▶ **WORK INSTRUCTIONS**
[a] In the forum thread on junction boxes in plenum spaces, which code section does the opening post say refers to "metal enclosures"?
[b] Carry on the forum thread about junction boxes in plenum spaces, starting after its final line.

▶ **TEXT SECTION**
-- Opening Marker --

# JB's in plenum space



## NJELEC (Oct 19, 2010)

Not sure if this has been addressed before, but can anyone provide a code section that requires junction box's (1900 / 411's) to be plenum rated in a space that is used for air handling? 300.22(C) refers to "metal enclosures", 314 wasnt helpfull either. I have not been able to find a section that requires metal box's have to be vapor tight or plenum rated. I've used plenum box's in the past but never questioned what drove the requirement for them.


----------



## MechanicalDVR (Dec 29, 2007)

NJELEC said:


> Not sure if this has been addressed before, but can anyone provide a code section that requires junction box's (1900 / 411's) to be plenum rated in a space that is used for air handling? 300.22(C) refers to "metal enclosures", 314 wasnt helpfull either. I have not been able to find a section that requires metal box's have to be vapor tight or plenum rated. I've used plenum box's in the past but never questioned what drove the requirement for them.

-- Closing Marker --

▶ **DATA SECTION**
-- Opening Marker --

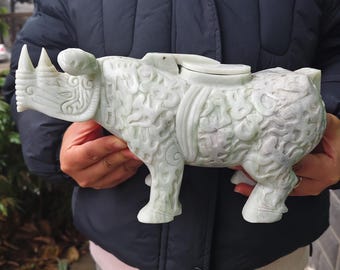 Green Jade Hollow Carved Crystal Rhino, Mythical Beast Sculpture, Feng Shui Decor, Handcrafted Jade Animal Figurine, Spiritual Ornament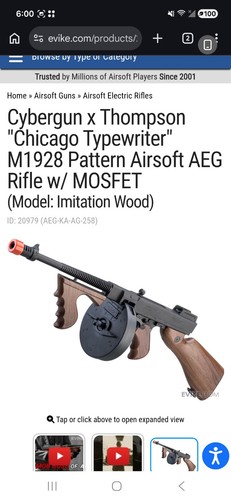 Cybergun thompson m1928 aeg - cybergun,
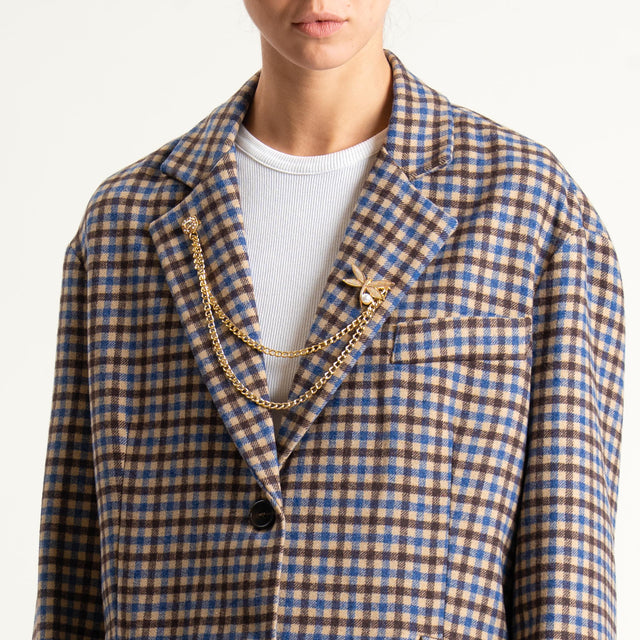 Tensione in-Giacca quadri misto lana con spille - beige/royal/moro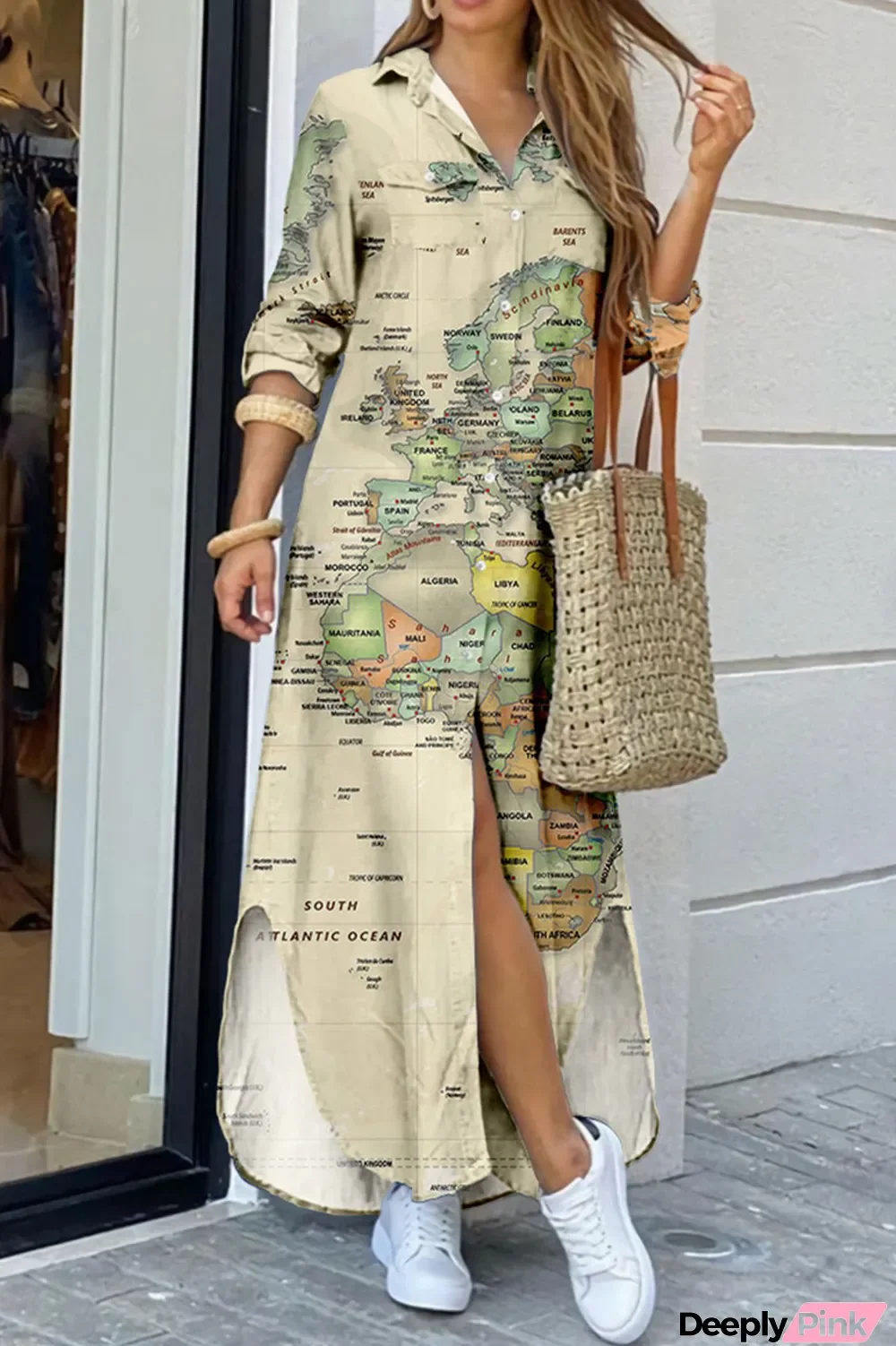 Light Khaki Casual Print Patchwork Buckle Turndown Collar Shirt Dress Dresses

-- Closing Marker --

▶ **RESULTS OF THE TASKS**
[a] 300.22(C)

[b]
 
Anything that is within the plenum space has tobe plenum rated.


----------



## NJELEC (Oct 19, 2010)

Agreed, but can you provide a code section that requires metal box's to be rated for air handling space?


----------



## raider1 (Jan 22, 2007)

What kind of air handling space are we talking about?

300.22(C)(3) deals with boxes installed in suspended ceiling spaces used for return air.

Chris


----------



## NJELEC (Oct 19, 2010)

typical 2X4 suspended ceiling. Raised floor below, wall cavities will provide return path to ceiling. area will be used for electronic production. I agree the extra steps are required to maintain a clean air supply, but I have not been able to assign a defined NEC section that requires metal box's to be "plenum rated" or "approved for air handling spaces". Could fall under the building code??


----------



## Dennis Alwon (May 9, 2009)

All you need are metal jb. Think of the jb's in suspended ceilings all over the world where the ceiling is a plenum. We typically use 4" sq. box. Even some plastic boxes can be plenum rated. I don't see the issue with metal enclosures.


----------



## don_resqcapt19 (Jul 18, 2010)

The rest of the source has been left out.